Roman writers of the late republic and the early empire remembered the origins of their schools in clear and forceful stories. The lack of apposite written sources before the third century and changes in the Latin language and in the institutions of the city go some way toward explaining why Romans did not recall their early schooling, but stories of schooling have particular ideological characteristics. They speak of the training of youth in a society's or a class's values, and this symbolic weight can easily lead to idealizations and associations that have more to do with the present and with a wished-for identity, and less with the past as a historical reality. The Roman stories reflect lines of imagination of simple, fundamental contrasts: of old, Roman fathers had educated their sons at home. Greek-style education, with a literary curriculum, paid teachers, and a school outside the home for social peers of different families, came to Rome in the recent past, the third and second centuries B.C. Here too were to be found the origins of Latin literature. The Romans' interest in their own institutions apparently arises in the same period. The poet and teacher Ennius wrote a work entitled Origines. The states man Cato, who looms large in accounts of early Roman schooling, consistently contrasted Roman customs and institutions with the recently arrived and corrupting Greek.

Later Romans and Greeks followed the lead of these sources in three ways: they assumed this period to be one of origins; they understood the origin of schooling to be a transfer of the superior Greek culture to their (rude and hardy) ancestors; and they ascribed the impulse to adopt a new cultural practice to a named individual. This thinking, at once etiological, cultural, and biographical, has a powerful, ideological appeal. It identifies the Romans as valid (if only recent) participants in the Hellenistic paideia—that literary culture that identifies civilization and empire and the civilized inheritors of a great tradition—and grants then something in addition, a nativist, ancestral virtue that makes the Romans superior to those who have only schooled customs and schooled virtue.

* _Study questions_
(1) Answer these questions from the passage on Roman schooling, one answer per line:
(a) What work did the poet and teacher Ennius write?
(b) In which centuries did Greek-style education come to Rome?
(c) To whom did later Romans and Greeks ascribe the impulse to adopt a new cultural practice?
(2) Please output the passage on Roman schooling between "Later Romans and" and "and schooled virtue.", inclusive, with no changes.
The lines that come next are separate material, unrelated to the passage on Roman schooling.

* _Information given_
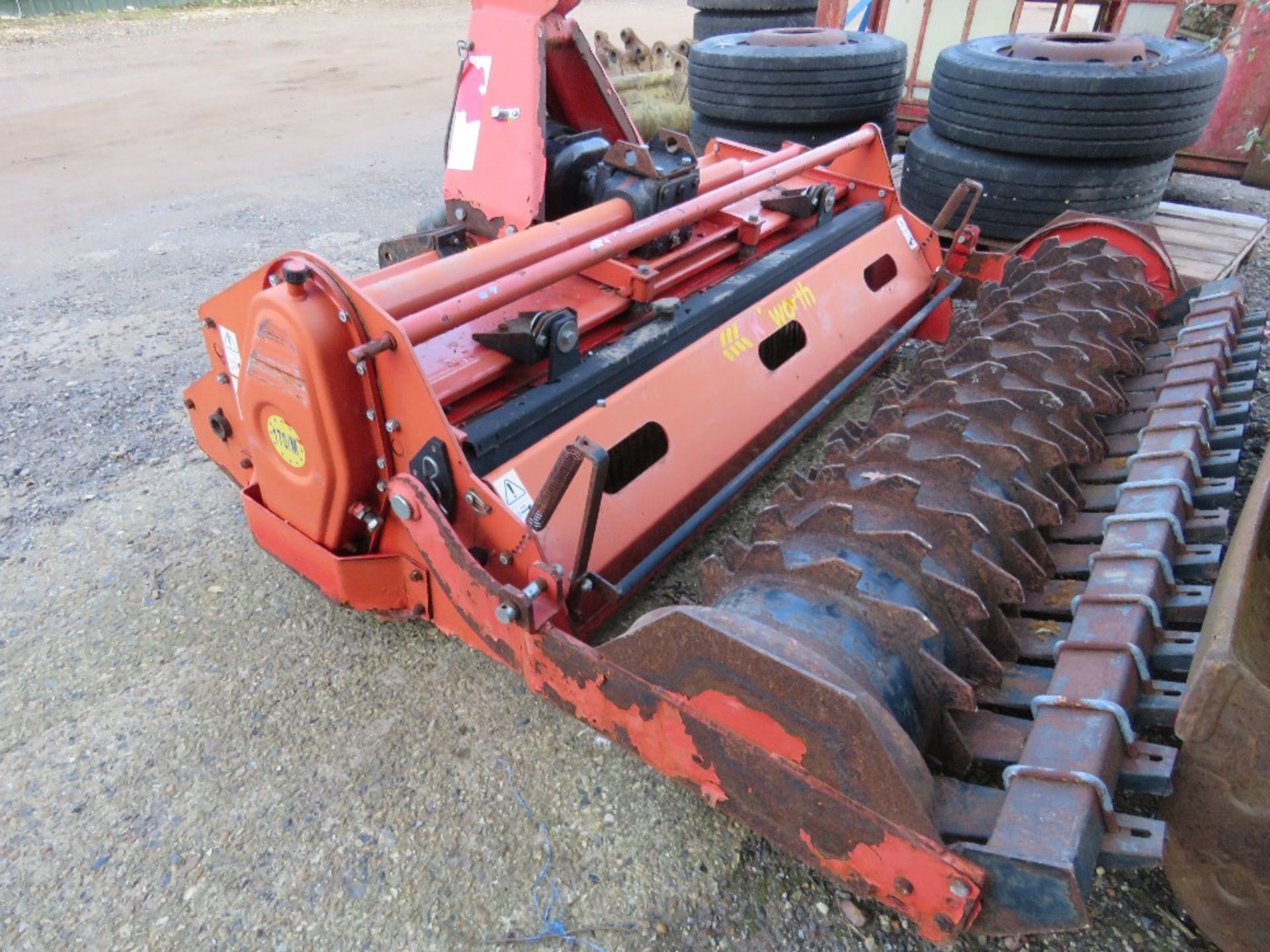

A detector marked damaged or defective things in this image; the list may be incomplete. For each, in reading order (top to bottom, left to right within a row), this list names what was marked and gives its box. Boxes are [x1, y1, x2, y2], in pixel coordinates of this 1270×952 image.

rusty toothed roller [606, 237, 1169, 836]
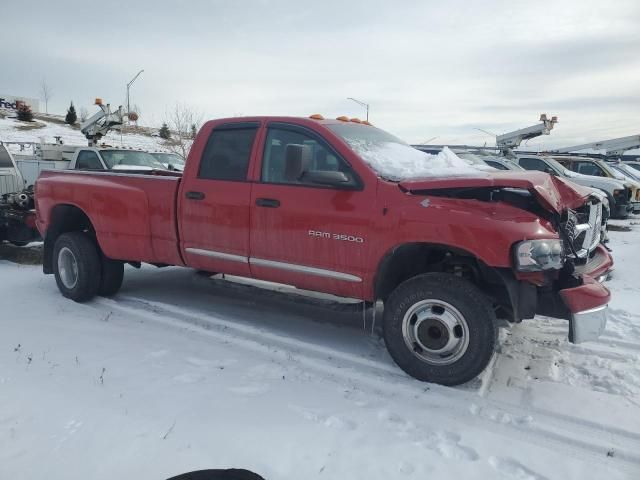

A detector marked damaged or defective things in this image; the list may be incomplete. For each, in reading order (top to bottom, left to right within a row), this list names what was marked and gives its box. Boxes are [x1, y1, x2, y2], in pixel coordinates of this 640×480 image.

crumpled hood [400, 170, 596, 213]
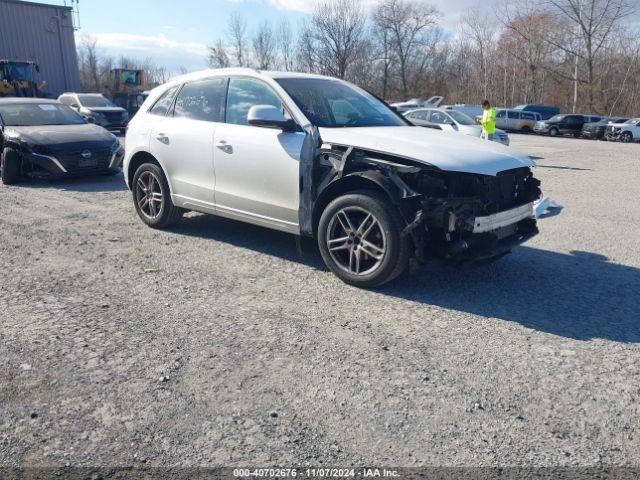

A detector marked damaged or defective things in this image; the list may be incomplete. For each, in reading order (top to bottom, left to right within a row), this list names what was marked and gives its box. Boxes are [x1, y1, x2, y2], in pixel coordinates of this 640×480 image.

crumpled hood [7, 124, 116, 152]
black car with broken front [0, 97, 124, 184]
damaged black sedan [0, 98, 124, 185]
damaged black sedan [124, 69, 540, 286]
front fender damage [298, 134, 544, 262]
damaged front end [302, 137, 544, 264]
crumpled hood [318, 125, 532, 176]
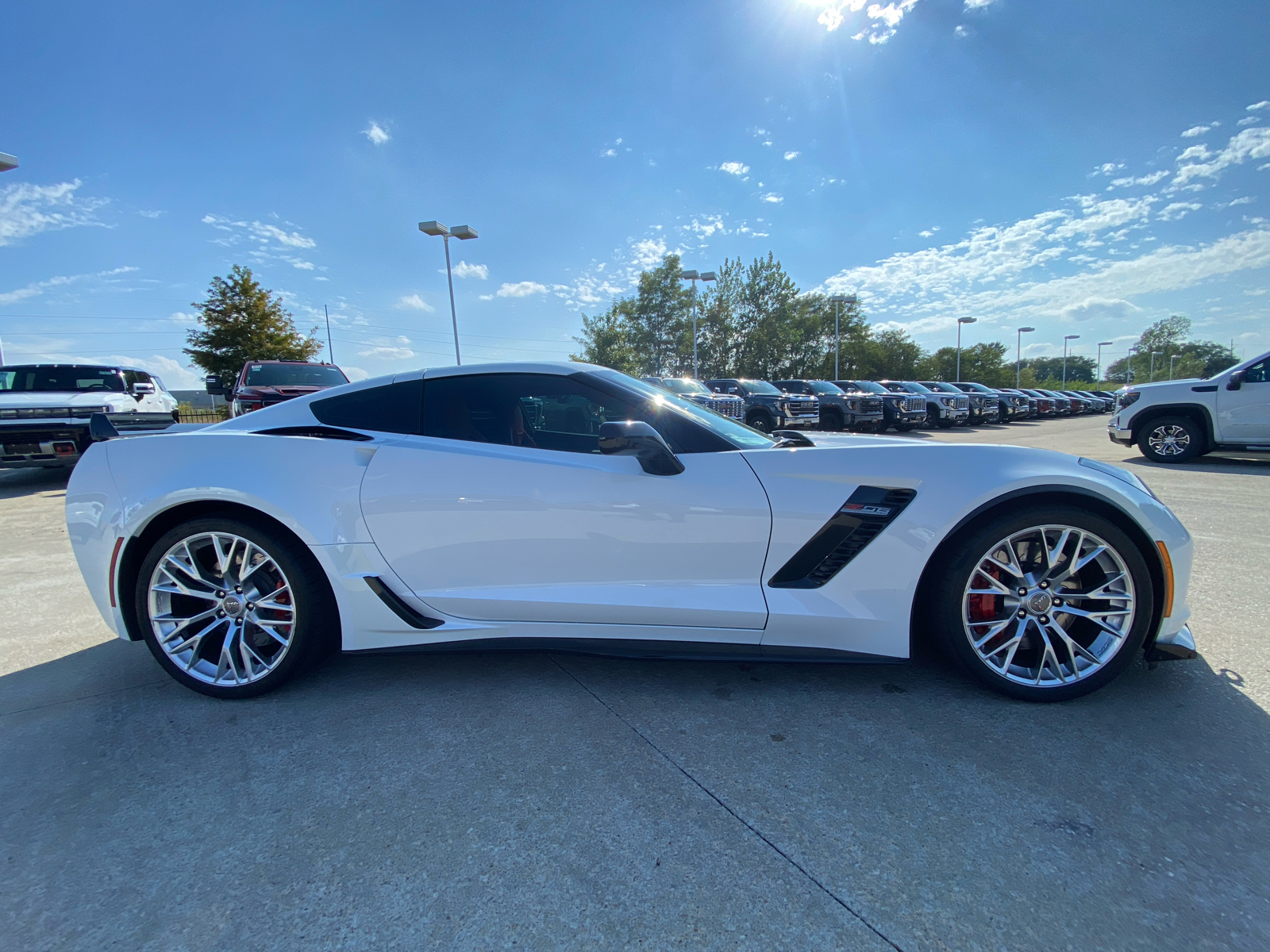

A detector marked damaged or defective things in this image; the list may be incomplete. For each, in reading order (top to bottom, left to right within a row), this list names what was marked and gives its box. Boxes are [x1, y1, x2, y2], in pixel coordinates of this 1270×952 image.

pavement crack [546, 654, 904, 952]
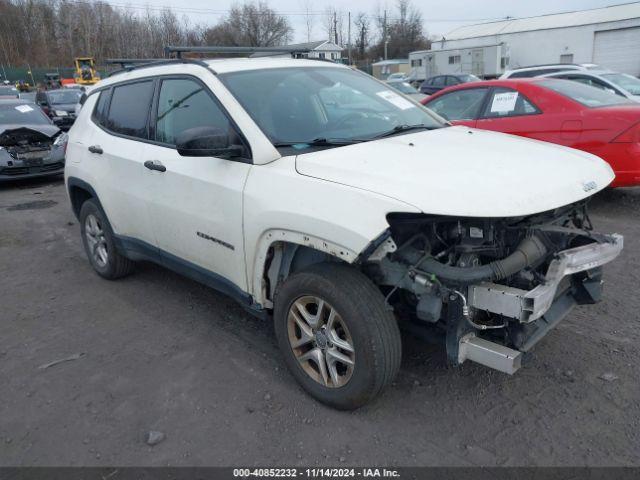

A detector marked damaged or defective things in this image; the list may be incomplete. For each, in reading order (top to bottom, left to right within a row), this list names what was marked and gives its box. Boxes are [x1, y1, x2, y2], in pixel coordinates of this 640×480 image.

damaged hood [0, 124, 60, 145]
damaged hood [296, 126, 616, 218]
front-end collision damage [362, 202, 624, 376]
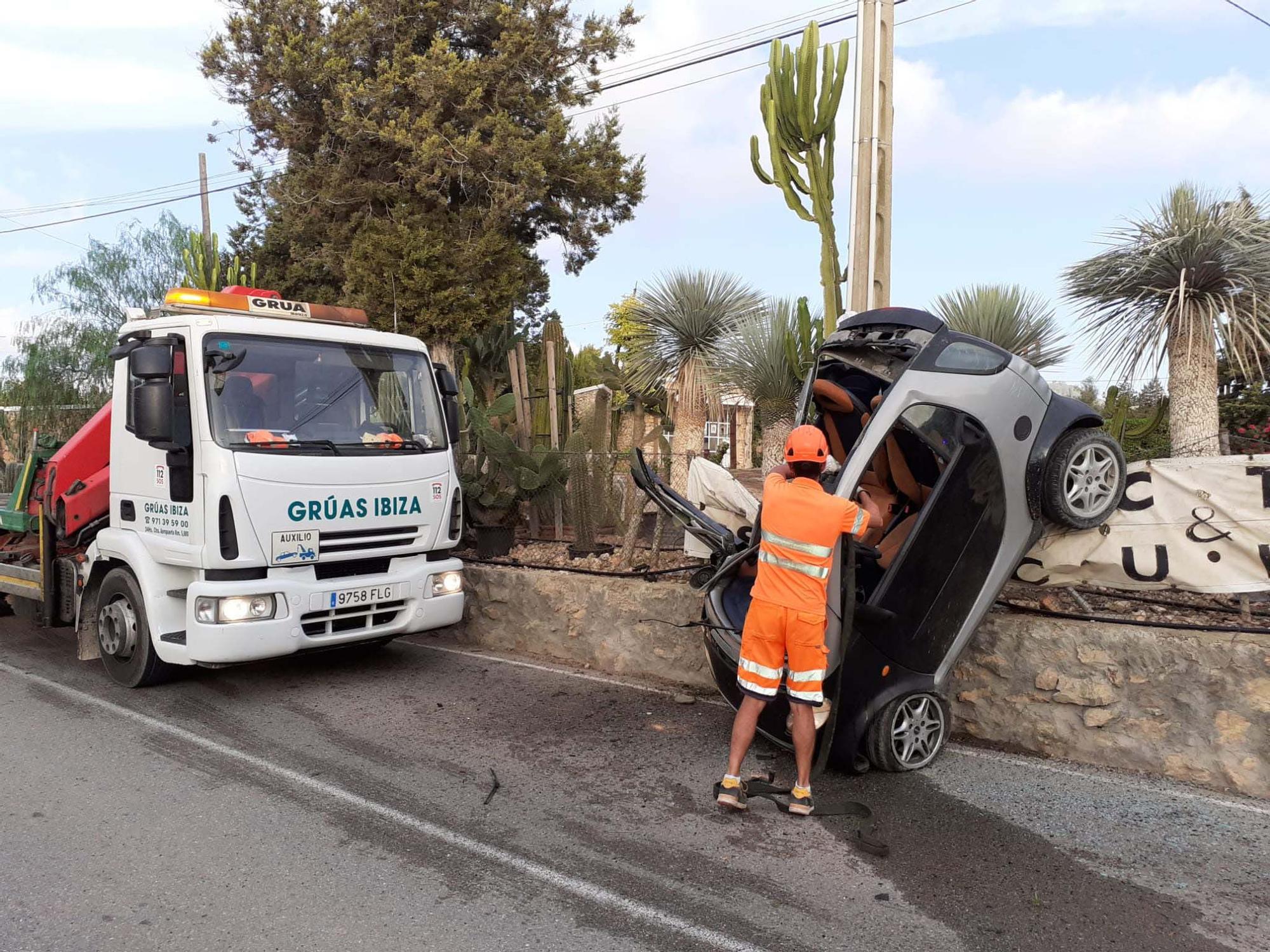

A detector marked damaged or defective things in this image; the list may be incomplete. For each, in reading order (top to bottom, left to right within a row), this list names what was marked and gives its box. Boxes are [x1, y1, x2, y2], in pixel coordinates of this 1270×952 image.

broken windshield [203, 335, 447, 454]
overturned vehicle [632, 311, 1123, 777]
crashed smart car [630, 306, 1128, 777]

* _Per-task answers_
(1)
(a) A work entitled Origines.
(b) The third and second centuries B.C.
(c) To a named individual.

(2)
Later Romans and Greeks followed the lead of these sources in three ways: they assumed this period to be one of origins; they understood the origin of schooling to be a transfer of the superior Greek culture to their (rude and hardy) ancestors; and they ascribed the impulse to adopt a new cultural practice to a named individual. This thinking, at once etiological, cultural, and biographical, has a powerful, ideological appeal. It identifies the Romans as valid (if only recent) participants in the Hellenistic paideia—that literary culture that identifies civilization and empire and the civilized inheritors of a great tradition—and grants then something in addition, a nativist, ancestral virtue that makes the Romans superior to those who have only schooled customs and schooled virtue.